By the middle of May, a pattern change to cooler southwesterlies heralded in a change to relatively dry conditions for regions in the north and east of both Islands.
Temperatures in the first half of May were likely to swing from one extreme to the other - and then settle slightly cooler for the second half of May, she said.
"After unseasonably mild northwesterlies next week, a rapid change to unusually cool conditions is expected by mid-month. Eastern regions will experience the largest extremes in temperature in May."
She noted April had been extremely wet between Waikato and Wellington, while Hamilton received more than twice the usual April rainfall, at more than 200 per cent of normal.
It was also the wettest April on record for Whanganui, Palmerston North and Paraparaumu, and was also a very wet May along the West Coast, with Milford Sound recording over 900mm of rain, and Greymouth and Hokitika well in excess of 300mm.
But over the next three months, soil moisture levels and river flows were also likely to be in the near normal or above normal range in the west of the North Island and the west of the South Island, and most likely near normal the east of the North Island and the north of the South Island, NIWA reported.
In the north of the North Island, these were equally likely to be near normal or below normal range, while in the east of the South Island, soil moisture levels were about equally likely to be in the below normal or near normal range, and river flows are most likely to be in the below normal range.

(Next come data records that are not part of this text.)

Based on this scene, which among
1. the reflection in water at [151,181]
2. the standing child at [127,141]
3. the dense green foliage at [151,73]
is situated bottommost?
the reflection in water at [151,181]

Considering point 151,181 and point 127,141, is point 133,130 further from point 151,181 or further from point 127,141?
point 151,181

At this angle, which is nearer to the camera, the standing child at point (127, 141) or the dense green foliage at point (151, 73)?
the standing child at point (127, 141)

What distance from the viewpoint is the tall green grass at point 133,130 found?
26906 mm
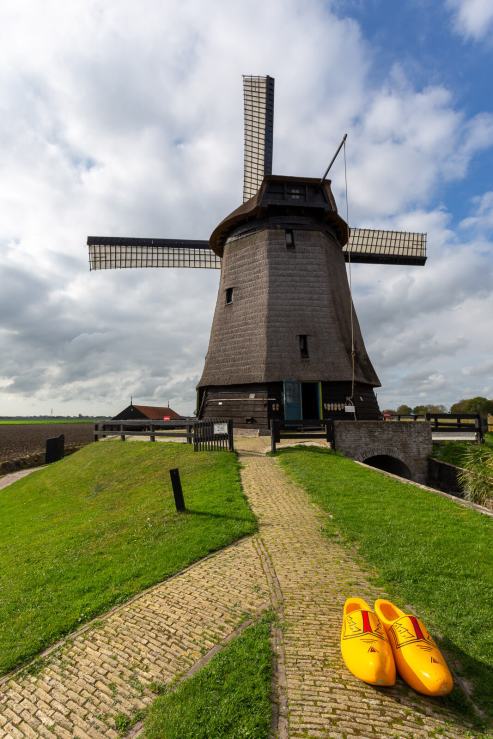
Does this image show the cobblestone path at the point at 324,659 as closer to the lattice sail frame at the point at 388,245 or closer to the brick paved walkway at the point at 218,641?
the brick paved walkway at the point at 218,641

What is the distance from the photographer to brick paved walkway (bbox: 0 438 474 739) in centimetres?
326

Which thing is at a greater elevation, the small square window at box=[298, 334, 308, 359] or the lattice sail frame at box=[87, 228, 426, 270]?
the lattice sail frame at box=[87, 228, 426, 270]

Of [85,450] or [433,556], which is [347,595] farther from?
[85,450]

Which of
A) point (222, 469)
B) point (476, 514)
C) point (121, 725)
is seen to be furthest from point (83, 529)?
point (476, 514)

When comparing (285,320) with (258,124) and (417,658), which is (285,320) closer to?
(258,124)

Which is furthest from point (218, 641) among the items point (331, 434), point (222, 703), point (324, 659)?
point (331, 434)

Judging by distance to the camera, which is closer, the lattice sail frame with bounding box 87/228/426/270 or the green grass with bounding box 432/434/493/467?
the green grass with bounding box 432/434/493/467

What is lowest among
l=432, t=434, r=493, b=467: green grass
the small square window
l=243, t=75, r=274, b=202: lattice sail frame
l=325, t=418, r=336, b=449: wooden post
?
l=432, t=434, r=493, b=467: green grass

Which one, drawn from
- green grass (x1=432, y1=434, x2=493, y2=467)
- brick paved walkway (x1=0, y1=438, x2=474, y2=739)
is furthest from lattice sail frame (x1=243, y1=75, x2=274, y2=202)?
brick paved walkway (x1=0, y1=438, x2=474, y2=739)

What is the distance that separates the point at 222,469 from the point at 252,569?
19.8 ft

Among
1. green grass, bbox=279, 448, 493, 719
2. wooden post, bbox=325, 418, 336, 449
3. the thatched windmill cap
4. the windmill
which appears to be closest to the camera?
green grass, bbox=279, 448, 493, 719

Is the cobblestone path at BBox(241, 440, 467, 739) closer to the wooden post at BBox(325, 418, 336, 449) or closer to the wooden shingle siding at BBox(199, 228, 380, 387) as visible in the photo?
the wooden post at BBox(325, 418, 336, 449)

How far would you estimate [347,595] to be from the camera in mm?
5016

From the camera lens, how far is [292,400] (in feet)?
59.5
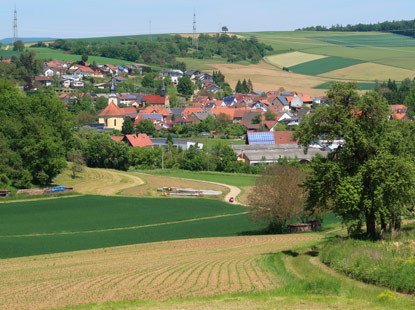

The calmed conditions over the period sat against a background of higher than normal mean sea level pressures for the New Zealand region, extending across the Tasman Sea.
Lower than normal mean sea level pressures were also expected well south of the country, and this circulation pattern was likely to produce more south-westerly quarter wind flows than normal.
Meanwhile, warming of the sea surface across the equatorial Pacific Ocean had continued last month, building upon the warmer than normal waters observed in previous months.
These patterns, in combination with weaker trade winds and increasing cloudiness near, and to the east of, the International Date Line were consistent with weak El Niño conditions.
International guidance suggested there was a close to 80 per cent chance of an El Nino system commencing over the next three months, although forecasts tended to be less reliable presently than at other times of the year, NIWA said.